Opened 12 years ago
Last modified 6 years ago
#23915 assigned defect (bug)
discover_pingback_server_uri cases an error when discovery URI sets multiple Content-type headers
Reported by: | tomdxw | Owned by: | dd32 |
---|---|---|---|
Milestone: | Priority: | normal | |
Severity: | normal | Version: | 2.7 |
Component: | Pings/Trackbacks | Keywords: | needs-patch needs-unit-tests |
Focuses: | Cc: |
Description (last modified by )
Line 1673 in wp-includes/comment.php uses preg_match() on the output of wp_remote_retrieve_header(). When multiple headers are set of the same name, wp_remote_retrieve_header() returns an array.

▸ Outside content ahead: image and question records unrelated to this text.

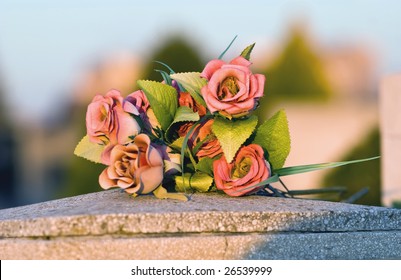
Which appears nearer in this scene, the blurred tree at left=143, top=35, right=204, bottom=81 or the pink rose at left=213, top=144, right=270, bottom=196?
the pink rose at left=213, top=144, right=270, bottom=196

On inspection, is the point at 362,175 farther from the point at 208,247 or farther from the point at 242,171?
the point at 208,247

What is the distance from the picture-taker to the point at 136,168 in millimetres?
2375

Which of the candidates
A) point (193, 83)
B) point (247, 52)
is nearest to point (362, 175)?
point (247, 52)

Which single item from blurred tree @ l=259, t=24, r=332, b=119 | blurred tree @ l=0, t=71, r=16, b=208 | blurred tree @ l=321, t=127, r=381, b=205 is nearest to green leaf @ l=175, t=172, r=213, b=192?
blurred tree @ l=321, t=127, r=381, b=205

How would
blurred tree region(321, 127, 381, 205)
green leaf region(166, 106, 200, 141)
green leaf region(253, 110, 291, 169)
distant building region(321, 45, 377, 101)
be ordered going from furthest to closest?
distant building region(321, 45, 377, 101), blurred tree region(321, 127, 381, 205), green leaf region(253, 110, 291, 169), green leaf region(166, 106, 200, 141)

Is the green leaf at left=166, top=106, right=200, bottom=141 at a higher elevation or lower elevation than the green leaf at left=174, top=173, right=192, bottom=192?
higher

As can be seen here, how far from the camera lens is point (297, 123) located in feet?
37.4

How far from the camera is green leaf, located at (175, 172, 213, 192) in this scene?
8.31 feet

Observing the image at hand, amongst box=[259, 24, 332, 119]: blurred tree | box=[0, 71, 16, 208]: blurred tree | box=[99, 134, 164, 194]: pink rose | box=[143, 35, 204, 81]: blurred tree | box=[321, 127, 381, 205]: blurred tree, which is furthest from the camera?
box=[0, 71, 16, 208]: blurred tree

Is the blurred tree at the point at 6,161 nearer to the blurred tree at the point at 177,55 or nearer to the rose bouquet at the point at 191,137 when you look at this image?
the blurred tree at the point at 177,55

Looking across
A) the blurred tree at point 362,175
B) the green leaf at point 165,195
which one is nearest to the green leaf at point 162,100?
the green leaf at point 165,195

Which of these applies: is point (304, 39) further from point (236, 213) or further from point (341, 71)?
point (236, 213)

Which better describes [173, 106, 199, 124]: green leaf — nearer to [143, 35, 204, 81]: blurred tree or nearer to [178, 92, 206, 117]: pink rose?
[178, 92, 206, 117]: pink rose

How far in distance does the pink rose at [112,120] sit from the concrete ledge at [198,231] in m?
0.21
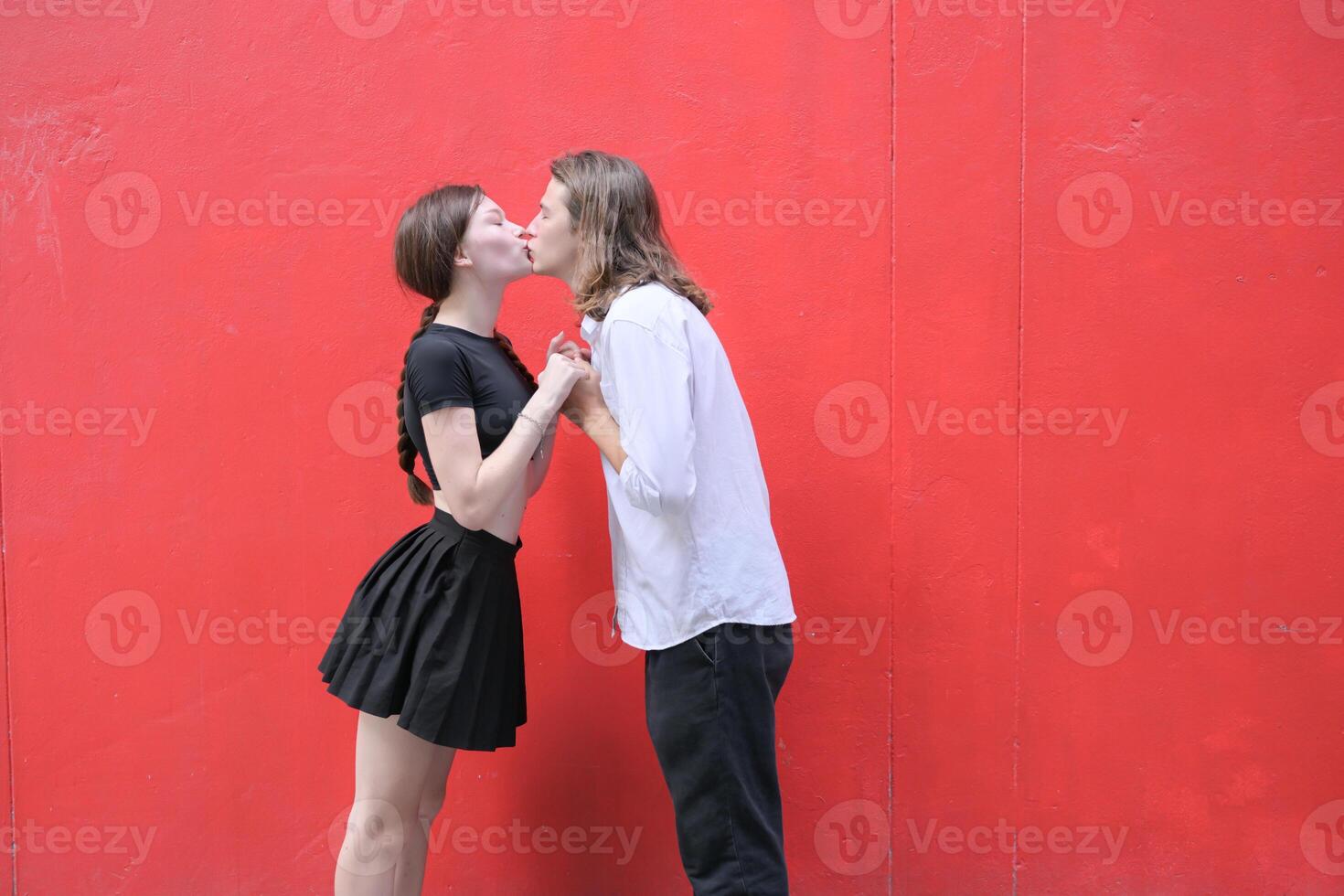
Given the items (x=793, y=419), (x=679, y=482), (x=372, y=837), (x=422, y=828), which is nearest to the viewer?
(x=679, y=482)

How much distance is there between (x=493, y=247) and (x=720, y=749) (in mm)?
1199

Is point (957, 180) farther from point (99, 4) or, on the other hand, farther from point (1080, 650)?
point (99, 4)

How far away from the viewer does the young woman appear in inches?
78.7

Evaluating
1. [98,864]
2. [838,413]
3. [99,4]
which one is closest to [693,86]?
[838,413]

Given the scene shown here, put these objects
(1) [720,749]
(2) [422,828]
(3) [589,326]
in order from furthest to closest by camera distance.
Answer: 1. (2) [422,828]
2. (3) [589,326]
3. (1) [720,749]

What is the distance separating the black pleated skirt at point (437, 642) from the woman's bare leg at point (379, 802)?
0.08m

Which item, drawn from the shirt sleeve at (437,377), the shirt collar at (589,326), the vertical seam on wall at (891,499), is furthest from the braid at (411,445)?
the vertical seam on wall at (891,499)

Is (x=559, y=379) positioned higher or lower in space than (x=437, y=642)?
higher

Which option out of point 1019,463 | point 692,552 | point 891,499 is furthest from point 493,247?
point 1019,463

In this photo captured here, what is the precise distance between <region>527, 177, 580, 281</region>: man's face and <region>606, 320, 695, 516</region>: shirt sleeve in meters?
0.29

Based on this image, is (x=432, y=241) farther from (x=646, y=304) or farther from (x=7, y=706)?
(x=7, y=706)

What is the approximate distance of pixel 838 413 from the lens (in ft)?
8.79

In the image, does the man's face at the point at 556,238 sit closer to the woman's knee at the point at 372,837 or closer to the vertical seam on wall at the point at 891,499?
the vertical seam on wall at the point at 891,499

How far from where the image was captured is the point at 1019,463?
8.81 ft
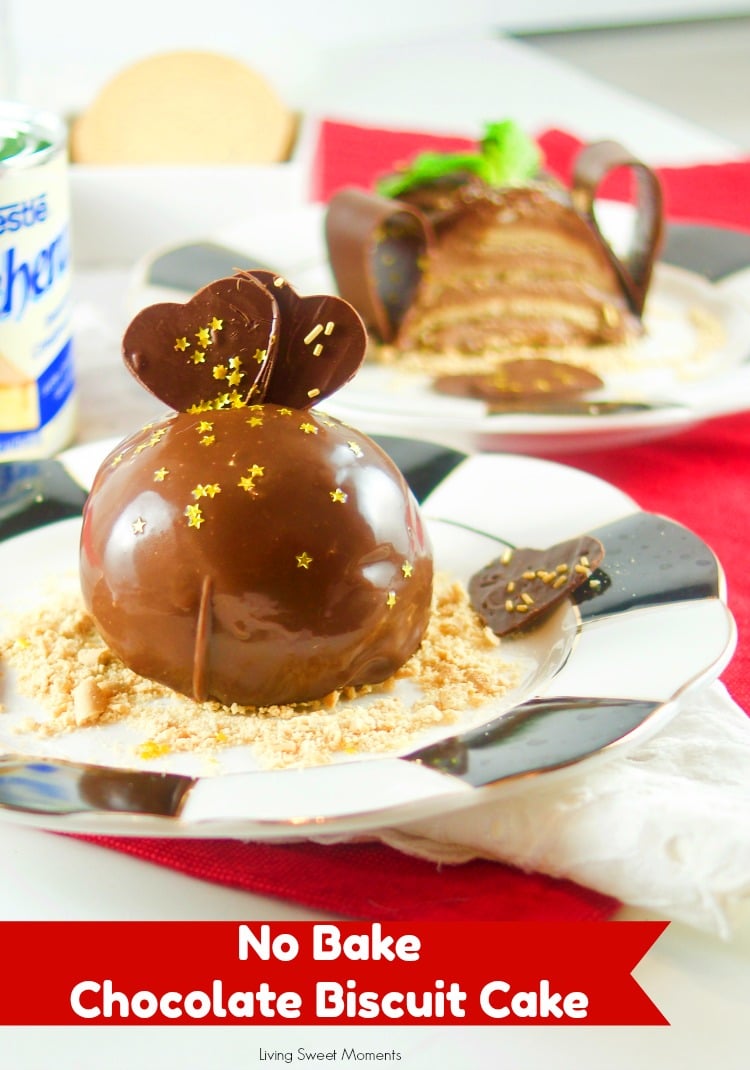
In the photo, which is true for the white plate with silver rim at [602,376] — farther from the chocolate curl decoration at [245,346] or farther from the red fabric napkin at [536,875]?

Thus occasionally the following error occurs:
PHP Warning: preg_match() expects parameter 2 to be string, array given in xxxxxxx/wp-includes/comment.php on line 1673
I have no idea how to make pingbacks happen so to reproduce, add this line to functions.php: discover_pingback_server_uri('http://localhost:8080/');
And in a terminal window run this (you may need to install the netcat-openbsd package in Debuntu):
while true; do echo -en 'HTTP/1.1 200 OK\r\nContent-type: text/html\r\nContent-type: text/plain\r\n\r\n' | nc -lp 8080; done
Then visit your WP installation and you shall get the aforementioned error message.
Change History (7)
#3
@
11 years ago
- Description modified (diff)
- Keywords needs-patch added
- Milestone changed from Awaiting Review to 3.8
- Version changed from 3.5.1 to 2.7
Appears to be introduced in [9012]. Changed to use wp_remote_retrieve_header()
in [17928].
According to the inline docs, wp_remote_retrieve_header()
always returns a string:
tags/3.7.1/src/wp-includes/http.php#L229
If it returns an array when multiple headers of the same name are set, it should be either fixed or noted in the docs.
#5
@
11 years ago
- Owner set to dd32
- Status changed from new to assigned
I think generating an E_WARNING based on external (pingback) output is not great. We should probably avoid that. At this point, it's a bit late to patch wp_remote_retrieve_header() (I agree with concatenating into a string) but maybe we can just do a cast/implode/pluck here.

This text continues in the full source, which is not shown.